**Exercise details**
Quote the material below word for word, leaving out the pictures.

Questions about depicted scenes

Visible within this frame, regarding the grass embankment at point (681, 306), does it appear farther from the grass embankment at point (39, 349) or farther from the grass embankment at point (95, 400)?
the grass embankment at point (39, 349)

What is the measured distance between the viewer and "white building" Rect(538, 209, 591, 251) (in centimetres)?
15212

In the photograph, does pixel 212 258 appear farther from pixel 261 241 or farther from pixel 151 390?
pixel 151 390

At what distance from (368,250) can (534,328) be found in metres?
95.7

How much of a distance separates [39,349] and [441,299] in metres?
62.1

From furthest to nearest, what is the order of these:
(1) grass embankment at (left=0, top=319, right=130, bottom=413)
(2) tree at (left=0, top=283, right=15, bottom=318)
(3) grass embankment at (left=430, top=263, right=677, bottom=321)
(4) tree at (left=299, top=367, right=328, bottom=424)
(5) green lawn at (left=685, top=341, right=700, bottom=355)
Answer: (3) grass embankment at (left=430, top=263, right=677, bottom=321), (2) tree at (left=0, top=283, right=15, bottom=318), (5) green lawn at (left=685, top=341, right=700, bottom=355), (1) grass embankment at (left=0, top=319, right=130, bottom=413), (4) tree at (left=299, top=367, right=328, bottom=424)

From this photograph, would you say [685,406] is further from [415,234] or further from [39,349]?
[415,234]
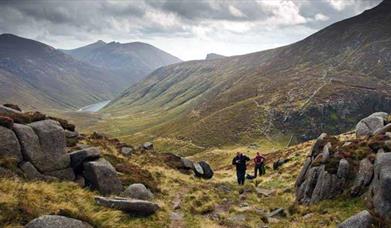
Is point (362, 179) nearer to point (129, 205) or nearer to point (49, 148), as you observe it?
point (129, 205)

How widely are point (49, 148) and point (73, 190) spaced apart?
357cm

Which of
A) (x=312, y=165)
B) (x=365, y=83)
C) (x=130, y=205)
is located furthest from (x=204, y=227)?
(x=365, y=83)

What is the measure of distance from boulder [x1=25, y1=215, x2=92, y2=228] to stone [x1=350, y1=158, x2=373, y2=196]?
15943 mm

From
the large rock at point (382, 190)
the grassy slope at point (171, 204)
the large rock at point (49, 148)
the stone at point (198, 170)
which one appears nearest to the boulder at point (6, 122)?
the large rock at point (49, 148)

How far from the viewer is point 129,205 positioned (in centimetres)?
1909

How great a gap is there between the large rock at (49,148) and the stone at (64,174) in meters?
0.20

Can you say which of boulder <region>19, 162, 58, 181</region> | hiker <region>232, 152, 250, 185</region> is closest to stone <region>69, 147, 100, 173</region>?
boulder <region>19, 162, 58, 181</region>

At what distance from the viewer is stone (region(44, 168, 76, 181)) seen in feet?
73.9

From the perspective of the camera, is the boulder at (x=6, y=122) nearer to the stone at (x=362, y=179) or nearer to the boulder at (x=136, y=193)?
the boulder at (x=136, y=193)

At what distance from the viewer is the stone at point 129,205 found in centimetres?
1883

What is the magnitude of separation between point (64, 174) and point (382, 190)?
679 inches

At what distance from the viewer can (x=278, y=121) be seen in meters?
150

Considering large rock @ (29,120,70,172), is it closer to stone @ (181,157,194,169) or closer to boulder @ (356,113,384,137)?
stone @ (181,157,194,169)

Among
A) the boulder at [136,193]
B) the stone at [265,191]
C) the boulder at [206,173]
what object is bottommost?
the boulder at [206,173]
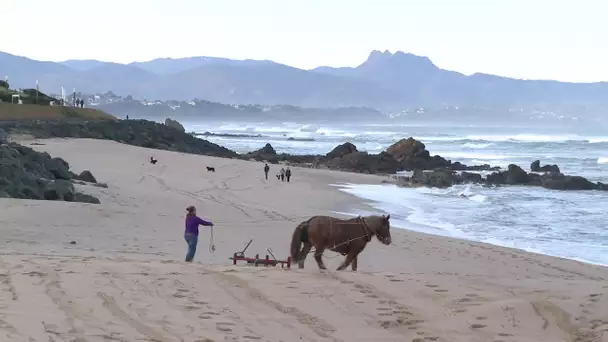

**The completed task**
Visible within this frame, regarding the grass embankment at point (681, 306), does it appear farther from the grass embankment at point (39, 349) or farther from the grass embankment at point (95, 400)?
the grass embankment at point (39, 349)

What is the measured distance between the viewer and "white building" Rect(538, 209, 591, 251) (in centimetres)?
15212

In the photograph, does pixel 212 258 appear farther from pixel 261 241 or farther from pixel 151 390?
pixel 151 390

At what distance from (368,250) can (534,328) be found in metres?
95.7

How much of a distance separates [39,349] and [441,299] in metres?
62.1

From furthest to nearest, what is the order of these:
(1) grass embankment at (left=0, top=319, right=130, bottom=413)
(2) tree at (left=0, top=283, right=15, bottom=318)
(3) grass embankment at (left=430, top=263, right=677, bottom=321)
(4) tree at (left=299, top=367, right=328, bottom=424)
(5) green lawn at (left=685, top=341, right=700, bottom=355)
Answer: (3) grass embankment at (left=430, top=263, right=677, bottom=321), (2) tree at (left=0, top=283, right=15, bottom=318), (5) green lawn at (left=685, top=341, right=700, bottom=355), (1) grass embankment at (left=0, top=319, right=130, bottom=413), (4) tree at (left=299, top=367, right=328, bottom=424)

From this photograph, would you say [685,406] is further from [415,234] or further from [39,349]?
[415,234]
Is point (362, 179) nearer to point (129, 205) or nearer to point (49, 148), as you observe it?
point (129, 205)

How widely are point (49, 148) and point (73, 190) spaced apart?
357cm

Which of
A) (x=312, y=165)
B) (x=365, y=83)
C) (x=130, y=205)
is located furthest from (x=204, y=227)?
(x=365, y=83)

What is the measure of distance from boulder [x1=25, y1=215, x2=92, y2=228] to stone [x1=350, y1=158, x2=373, y2=196]?
15943 mm

From
the large rock at point (382, 190)
the grassy slope at point (171, 204)
the large rock at point (49, 148)
the stone at point (198, 170)
which one appears nearest to the boulder at point (6, 122)?
the large rock at point (49, 148)

How far from the viewer is point 129,205 positioned (in centimetres)?
1909

How great a gap is there between the large rock at (49,148) and the stone at (64,174) in meters?
0.20

Can you say which of boulder <region>19, 162, 58, 181</region> | hiker <region>232, 152, 250, 185</region> is closest to stone <region>69, 147, 100, 173</region>?
boulder <region>19, 162, 58, 181</region>

At what distance from the viewer is stone (region(44, 168, 76, 181)) seen in feet?
73.9

From the perspective of the camera, is the boulder at (x=6, y=122) nearer to the stone at (x=362, y=179) or nearer to the boulder at (x=136, y=193)?
the boulder at (x=136, y=193)

At what distance from the viewer is the stone at point 129,205 found in centimetres?
1883

What is the magnitude of separation between point (64, 174) and point (382, 190)?
679 inches

At what distance from the viewer can (x=278, y=121) be seen in meters?
150

Considering large rock @ (29,120,70,172), is it closer to stone @ (181,157,194,169) or closer to boulder @ (356,113,384,137)?
stone @ (181,157,194,169)

Among
A) the boulder at [136,193]
B) the stone at [265,191]
C) the boulder at [206,173]
what object is bottommost?
the boulder at [206,173]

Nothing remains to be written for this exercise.